__SUPPLIED TEXT__:
--*--
Small scale mechanical testing affords the possibility of measuring constitutive materials properties and studying intrinsic size effects on mechanical behavior. Accordingly, Uchic and colleagues developed a microcompression testing technique about five years ago. Published studies employing this technique have clearly demonstrated that size-scale effects exist independently of other previously known size effects such as nucleation-controlled deformation (whiskers) or the presence of imposed strain gradients (nanoindentation). The overwhelming majority of these studies have focused on metals with the FCC crystal structure. In this study, the microcompression test methodology was employed to evaluate Rene N5, an engineering alloy with a heterogeneous microstructure containing features which vary over a range of length scales. Compression samples were tested using sample diameters in a range from 2.5 to 80 um, while selectively testing samples from both dendrite core and interdendritic regions. A size-dependent flow response, consistent with exhaustion hardening, was observed. Region-specific properties were also observed, where samples tested from interdendritic regions had varied and on average decreased flow stress values compared to those tested from dendrite core regions. A representative sample diameter, where bulk properties would be matched, was extrapolated to be 400 um.

Additionally, a custom in-situ SEM testing device for performing uniaxial mechanical tests on micrometer-scale samples was employed. This device allows one to access both tensile and compressive test modes, and also directly observe the spatial and temporal distribution of deformation events through continuous recording of SEM images. Microcompression experiments with this device demonstrated that the degree of lateral constraint imposed by the compression platen affects many aspects of the observed response, such as the strain hardening rate, crystal rotations, elastic modulus, dislocation intermittency, and the spatial distribution of slip bands. A microtension testing methodology was also developed, and lateral constraints were shown to not strongly affect the observed response.
--*--
__RECORDED DATA__:
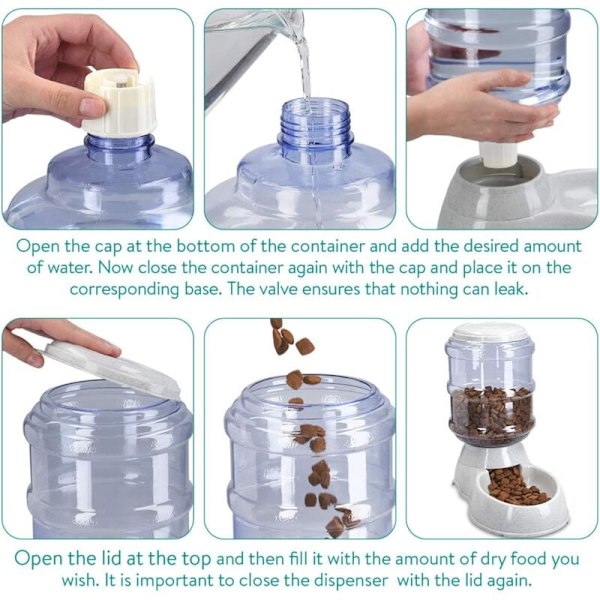 Open the cap at the bottom of the container and add the desired amount of water. Now close the container again with the cap and place it on the corresponding base. The valve ensures that nothing can leak.

Open the lid at the top and then fill it with the amount of dry food you wish. It is important to close the dispenser with the lid again.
--*--
__PARTS OF THE EXERCISE__:
1 - Answer these questions from the text on microcompression testing.
(a) What range of sample diameters was used for the compression samples?
(b) What representative sample diameter was extrapolated as the one where bulk properties would be matched?
(c) According to the text, did lateral constraints strongly affect the observed response in microtension testing?
2 - Reproduce the part of the text on microcompression testing between "Additionally, a custom" and "the observed response.", inclusive.

__REPLIES__:
1 -
(a) From 2.5 to 80 um.
(b) 400 um.
(c) No, lateral constraints were shown to not strongly affect the observed response.

2 -
Additionally, a custom in-situ SEM testing device for performing uniaxial mechanical tests on micrometer-scale samples was employed. This device allows one to access both tensile and compressive test modes, and also directly observe the spatial and temporal distribution of deformation events through continuous recording of SEM images. Microcompression experiments with this device demonstrated that the degree of lateral constraint imposed by the compression platen affects many aspects of the observed response, such as the strain hardening rate, crystal rotations, elastic modulus, dislocation intermittency, and the spatial distribution of slip bands. A microtension testing methodology was also developed, and lateral constraints were shown to not strongly affect the observed response.